(Photo Credit: Sergio Uceda)

Monday, December 14

Wednesday, December 16

Friday, December 18

VeriFone Systems (PAY)

Information Technology – IT Services | Reports December 14, after the close.

The Estimize consensus calls for EPS of $0.49, just a penny higher than Wall Street and company issued guidance. The Estimize community is looking for sales of $516.9M, above the Street’s estimate for $513.4M and guidance of $511.5M.  

 

What to watch: Verifone is the maker of electronic payment terminals, including Europay, Mastercard, Visa (EMV) systems which accept credit cards with chips. As of October 1, merchants using non-EMV compliant terminals began assuming liability for fraudulent transactions, a liability previously held by the credit card companies. The shift in this liability should be profitable for Verifone as merchants scramble to update their payment terminals (at last read in 2014, the percentage of EMV enabled devices only reached 27%). Gas stations get a two year extension, however. None of the more than 1 million gas stations in the US have EMV capable devices at this point, due to the high cost of updating self-service gas pumps. Also worth watching on Monday is progress in Near Field Communication (NFC) technology, which allows electronic devices to exchange radio communication with each other when brought into close proximity – technology used with such apps as Apple Pay, Android Pay and Google Wallet.

Oracle (ORCL)

Information Technology – Software | Reports December 16, after the close.

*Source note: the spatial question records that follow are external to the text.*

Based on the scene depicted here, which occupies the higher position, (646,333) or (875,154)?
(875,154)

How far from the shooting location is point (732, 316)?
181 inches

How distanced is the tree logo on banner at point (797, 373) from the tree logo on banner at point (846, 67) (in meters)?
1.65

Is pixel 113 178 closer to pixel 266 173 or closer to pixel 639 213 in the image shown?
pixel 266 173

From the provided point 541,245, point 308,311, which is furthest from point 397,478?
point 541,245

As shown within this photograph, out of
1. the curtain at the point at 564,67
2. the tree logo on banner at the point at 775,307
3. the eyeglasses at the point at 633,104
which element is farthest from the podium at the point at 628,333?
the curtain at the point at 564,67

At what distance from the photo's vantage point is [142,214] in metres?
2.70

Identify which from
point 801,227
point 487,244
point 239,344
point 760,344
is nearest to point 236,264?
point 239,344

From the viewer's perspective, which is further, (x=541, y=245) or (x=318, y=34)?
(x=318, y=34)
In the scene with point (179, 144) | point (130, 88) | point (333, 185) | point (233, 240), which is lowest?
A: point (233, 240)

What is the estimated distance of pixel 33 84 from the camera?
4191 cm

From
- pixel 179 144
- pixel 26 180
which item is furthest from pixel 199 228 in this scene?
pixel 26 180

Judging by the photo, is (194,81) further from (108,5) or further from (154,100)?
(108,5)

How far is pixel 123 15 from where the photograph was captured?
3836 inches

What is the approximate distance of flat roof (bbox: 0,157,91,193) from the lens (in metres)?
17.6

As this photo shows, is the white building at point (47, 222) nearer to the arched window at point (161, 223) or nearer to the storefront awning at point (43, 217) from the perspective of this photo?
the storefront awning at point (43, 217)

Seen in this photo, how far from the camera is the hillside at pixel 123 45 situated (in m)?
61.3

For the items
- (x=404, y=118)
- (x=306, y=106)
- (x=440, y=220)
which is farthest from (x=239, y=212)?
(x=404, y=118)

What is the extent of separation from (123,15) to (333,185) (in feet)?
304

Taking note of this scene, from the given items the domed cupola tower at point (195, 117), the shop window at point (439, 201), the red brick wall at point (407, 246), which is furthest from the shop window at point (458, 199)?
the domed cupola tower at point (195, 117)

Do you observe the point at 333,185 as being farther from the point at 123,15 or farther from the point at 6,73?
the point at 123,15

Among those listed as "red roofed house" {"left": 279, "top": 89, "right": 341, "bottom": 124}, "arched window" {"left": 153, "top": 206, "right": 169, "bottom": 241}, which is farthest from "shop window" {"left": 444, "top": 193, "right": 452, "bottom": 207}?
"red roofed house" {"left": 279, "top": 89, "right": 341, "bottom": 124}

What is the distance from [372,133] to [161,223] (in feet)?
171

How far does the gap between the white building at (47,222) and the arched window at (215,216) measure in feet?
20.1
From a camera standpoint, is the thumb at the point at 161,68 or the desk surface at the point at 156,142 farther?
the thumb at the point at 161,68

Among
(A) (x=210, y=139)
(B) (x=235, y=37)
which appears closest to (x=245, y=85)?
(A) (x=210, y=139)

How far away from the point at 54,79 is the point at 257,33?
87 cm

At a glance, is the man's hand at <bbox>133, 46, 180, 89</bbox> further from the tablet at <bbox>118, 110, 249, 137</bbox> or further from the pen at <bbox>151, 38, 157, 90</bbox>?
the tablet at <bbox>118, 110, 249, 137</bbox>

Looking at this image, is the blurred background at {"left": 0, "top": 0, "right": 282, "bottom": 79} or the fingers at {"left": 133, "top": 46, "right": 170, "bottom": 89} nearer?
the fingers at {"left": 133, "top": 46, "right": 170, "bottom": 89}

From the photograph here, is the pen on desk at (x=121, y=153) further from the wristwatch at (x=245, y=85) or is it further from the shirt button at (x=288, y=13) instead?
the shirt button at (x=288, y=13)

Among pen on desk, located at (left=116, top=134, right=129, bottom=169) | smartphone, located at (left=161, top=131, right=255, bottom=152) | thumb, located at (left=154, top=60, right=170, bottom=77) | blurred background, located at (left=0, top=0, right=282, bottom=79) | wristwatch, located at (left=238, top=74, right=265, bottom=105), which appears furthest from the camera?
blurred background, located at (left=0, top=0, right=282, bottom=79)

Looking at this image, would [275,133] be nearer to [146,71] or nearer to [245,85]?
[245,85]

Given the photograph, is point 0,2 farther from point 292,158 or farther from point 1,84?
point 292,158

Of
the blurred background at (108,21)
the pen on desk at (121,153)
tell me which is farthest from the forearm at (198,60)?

The Estimize consensus calls for EPS of $0.61, in-line with Wall Street. Revenue estimates are also quite close, with the Estimize community calling for $9.113B and the Street slightly lower at $9.094B.

 

What to watch: Cloud competitors have their eyes on Oracle as the company continues to rapidly build out its SaaS and PaaS product offerings. To put this in perspective, Oracle’s human capital management (HCM) SaaS product secured three times as many new customers as competitor Workday’s similar HCM product. This focus on the cloud has led Oracle to expect approximately $1.5-$2 billion in new SaaS and PaaS purchases this year alone. Oracle’s SaaS and PaaS revenues experienced a 54% increase last quarter as a result of the shift of 95% of its services to the cloud. While the cloud has been gaining traction, it hasn’t been enough to offset weakness in Oracle’s bread and butter software licensing division, which dropped 16% last quarter. For that reason, Oracle has not been able to beat analyst estimates on the bottom-line for the past eight quarters, missing in five of those quarters and meeting in the other three. Revenues have been even worse, missing expectations in six of the past eight quarters. Year-to-date the stock has dropped nearly 15%.